A density plot could also be used to show how the solar irradiation collected is distributed.

In [None]:
# library & dataset
import seaborn as sns

# plot
sns.kdeplot(df['glbl_irad_amt_q'])

Now to return to the missing data - lets use some plots we've seen previously.

In [None]:
import plotly.express as px

fig1 = px.line(df, x = 'ob_end_time', y = 'glbl_irad_amt_q')

fig1.show()

In [None]:
import numpy as np
import matplotlib.pyplot as plt

x = df['ob_end_time'].tolist()
y = df['glbl_irad_amt_q'].tolist()


plt.bar(x, y)


We can clearly see by extracting the daily results from the dataframe, that there is no daily 24 hour data for most of July and August. This may be due to an error in recording the data at the end of each day, so needs investigated further.

We can try filtering the original data by removing the data for every 24 hours, and instead use the hourly data to analyse. To do this, we can create a new dataframe to manipulate.

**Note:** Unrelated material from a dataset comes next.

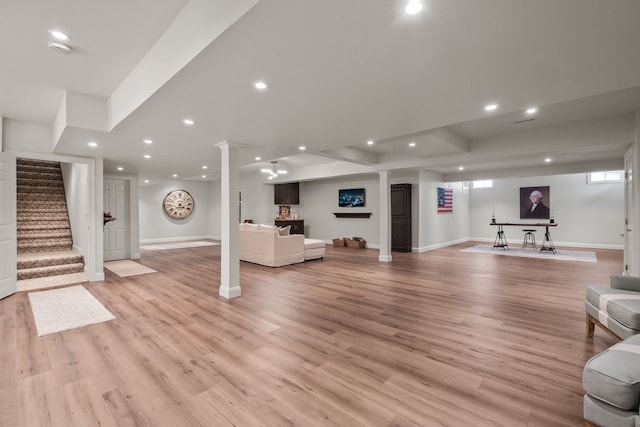 unfurnished living room featuring light wood-style floors, recessed lighting, baseboards, and stairs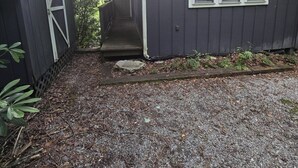 A small, dark-colored building with a front door, a window, and a porch. - Two bedroom  in United States of America, Glenville (Glenville)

We need to give it a new name, in this case 'df1', but apart from that we can copy the code we used previously.

In [None]:
df1 = pd.read_csv(io.BytesIO(uploaded['midas-open_uk-radiation-obs_dv-202107_lanarkshire_00987_drumalbin_qcv-1_1995.csv']),

                skiprows=[*range(75)], skipinitialspace=True)

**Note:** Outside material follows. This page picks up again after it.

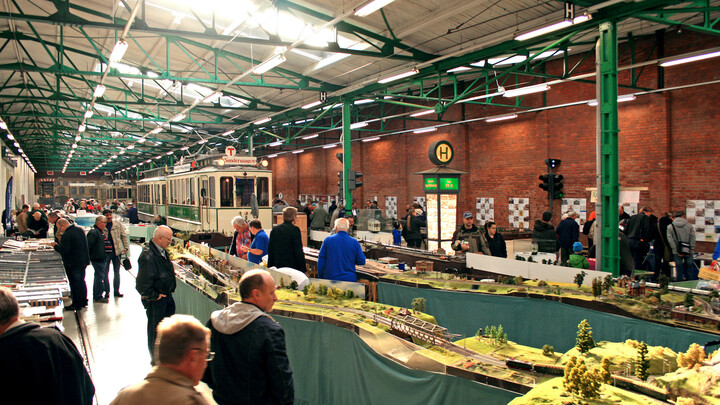 Menschen sehen sich eine Modelleisenbahn in der Wagenhalle des Museumsdepots Sudenburg an.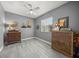 A cozy bedroom with hardwood floors, ceiling fan, natural light, and charming decor at 8924 Misty Creek Dr, Sarasota, FL 34241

df1 = df1.drop(df1.columns[[1, 2, 4, 6, 7, 9, 10, 11, 12, 13, 14, 15, 16, 17, 18, 19, 20, 21]], axis=1)
df1 = df1.drop([8447], axis = 0)

df1 = df1[df1.ob_hour_count != 24]

df1['ob_end_time'] = pd.to_datetime(df1.ob_end_time, format='%d/%m/%Y %H:%M')
df1['timestamp'] = df1['ob_end_time'].dt.strftime('%Y-%m-%d')

print(df1)

df1 = df1.sort_values('ob_end_time', ascending=True)
plt.plot(df1['ob_end_time'], df1['glbl_irad_amt_q'])

Judging by this set of the data, there was clearly an issue in those time periods recording data in general.

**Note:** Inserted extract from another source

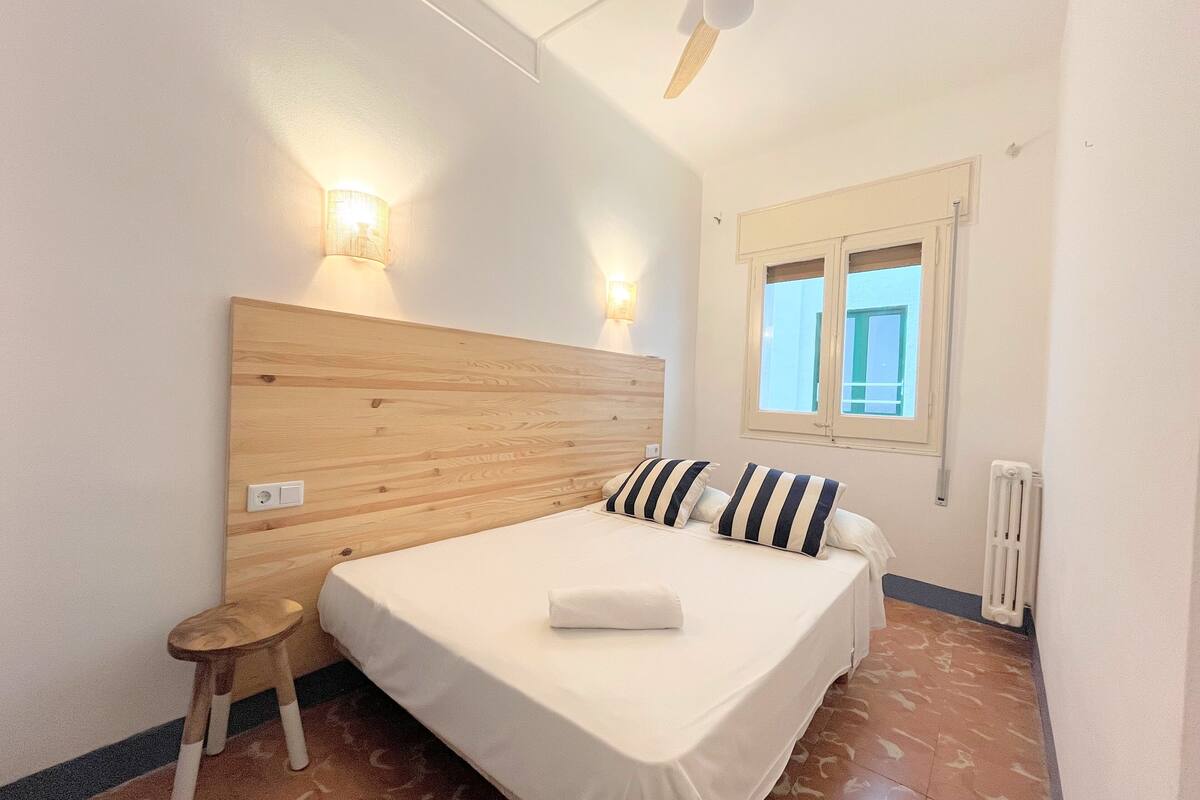 Ein Schlafzimmer mit einem hölzernen Kopfteil, zwei Nachttischlampen, einem Fenster, einer Heizung und einem kleinen Hocker.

Nonetheless, we can still find and plot the average solar irradiation for each day of the year we have data for, and this can be done using code we have previously used, with some small tweaks.

In [None]:
days = pd.date_range('1995-01-01','1995-12-31',                               # Instead of months, we create a list of days for the year
              freq='D').strftime("%Y-%m-%d").tolist()
#print(days)

dailyavgq = []
for i in days:
    dailyavgq.append((df1.loc[df1['timestamp'] == i, 'glbl_irad_amt_q'].mean()))

#print(dailyavgq)

plt.plot(days, dailyavgq)

So here we have the irradiation for each day, however the x-axis label is very messy - this is due to all the days of the year being using as x-ticks. To correct this, we can create a third dataframe.

In [None]:
df2 = pd.DataFrame({'days':days,                                              # Create the new dataframe and define the columns and their data
                    'dailyavgq' : dailyavgq})
print (df2)

df2['days'] = pd.to_datetime(df2.days, format='%Y-%m-%d')                     # Define the date format for the days column

plt.plot(df2['days'], df2['dailyavgq'])

That's a lot more tidier. If we wanted to we could filter the data to find out the exact dates where we have no data, but we can also use the `plotly.express` interactive graph to see this more clearly.

In [None]:
import plotly.express as px

fig = px.line(df2, x = 'days', y = 'dailyavgq')

fig.show()

Using this we can pinpoint the days that there were no data recorded. We also notice there are other days throughout the year where no data was recorded.

### Conclusion

We've seen in this worksheet once again how to manipulate data in a dataframe, and how to use code we have previously wrote, and tweak it to be useful in other circumstances.